Passage shown:
◇ ◇ ◇ ◇ ◇
I survived two Summers so far this year (Florida and São Paulo Summers are tough!) using a ponytail while caring for my mother. I did not have much time and courage to color my hair often as I liked, even if my gray hair were screaming and demanding to be colored.
When I returned home I did my roots while I looked helplessly into the mirror knowing that I would have to do the same thing in about 10-12 days later. I decided to repress my thoughts. After 2 weeks I glimpsed my grays and reminded myself that I needed to visit Sally's or scheduled an appointment with my hairstylist. Two inches of gray hair and 1week later I was avoiding all mirrors at home.
At the point my hair was on my shoulders in order to get long again. The only thing that was on my way to reach my ultimate goal was my gray hair. I was tired of all my efforts to color it every 15 days at minimum. It was a ridiculous waste of time and money, not to mention my frustration at seeing new baby 'gray' hair growing on my forehead.
Then a week ago talking to a dear friend she remembered an author of a blog that started making cleaning products at home as I do. The author also loves to sew and my friend mentioned that she quit coloring her hair looking for more natural ways to deal with her gray hair. I learned she had shaved her head and let the hair grow naturally silver over a year and a half and made a video about it. Maybe I would like to exchange recipes for cleaning products, sewing tips and gray hair? I was curious enough to read her entire blog in one night.
After a day searching tips of how to care for gray (actually it is called 'silver' hair as gray has a bad connotation) hair as well choosing a haircut, I concluded that I had two options: stop coloring my hair and let it grow in two-tones (white root with dark brown tips) or, shave my head and let it grow the way it is. So after presenting the video for my hubby and Tuca, I contacted my close cousins to be online with me while I shave my locks. I chose a theme song and also prepared the camera. The results you can watch here soon.
It was the best thing I did. Without any regrets. And my intent to have a long hair will be completed in about two years.
Change is good. Choose to change is better.
◇ ◇ ◇ ◇ ◇
Supplied information:
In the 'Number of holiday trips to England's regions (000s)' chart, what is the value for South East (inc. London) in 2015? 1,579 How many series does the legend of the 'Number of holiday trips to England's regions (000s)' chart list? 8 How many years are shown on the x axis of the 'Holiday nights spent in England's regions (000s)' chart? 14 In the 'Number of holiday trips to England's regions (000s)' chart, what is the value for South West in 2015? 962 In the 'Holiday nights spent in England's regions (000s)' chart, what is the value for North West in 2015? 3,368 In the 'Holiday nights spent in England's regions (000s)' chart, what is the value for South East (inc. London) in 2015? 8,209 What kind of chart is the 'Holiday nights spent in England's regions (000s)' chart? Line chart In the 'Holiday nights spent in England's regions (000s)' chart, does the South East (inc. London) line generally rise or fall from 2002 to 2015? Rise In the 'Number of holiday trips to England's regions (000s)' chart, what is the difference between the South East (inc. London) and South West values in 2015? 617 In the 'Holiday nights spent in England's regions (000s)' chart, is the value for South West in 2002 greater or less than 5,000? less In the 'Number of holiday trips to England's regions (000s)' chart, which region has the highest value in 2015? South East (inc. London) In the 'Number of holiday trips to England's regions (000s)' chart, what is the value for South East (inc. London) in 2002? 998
◇ ◇ ◇ ◇ ◇
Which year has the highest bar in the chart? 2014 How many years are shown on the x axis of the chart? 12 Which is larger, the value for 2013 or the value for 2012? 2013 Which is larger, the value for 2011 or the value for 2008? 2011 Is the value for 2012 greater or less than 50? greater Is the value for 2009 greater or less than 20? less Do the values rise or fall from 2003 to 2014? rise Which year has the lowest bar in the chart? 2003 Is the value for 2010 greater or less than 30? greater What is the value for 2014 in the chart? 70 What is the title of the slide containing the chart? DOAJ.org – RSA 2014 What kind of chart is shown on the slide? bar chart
◇ ◇ ◇ ◇ ◇
Work instructions: In the text about going gray, why had the writer grown tired of coloring their hair? Answer in one to three sentences.

Task output: The writer had to color it at least every 15 days, which felt like a ridiculous waste of time and money. Seeing new gray hairs growing on the forehead was also frustrating.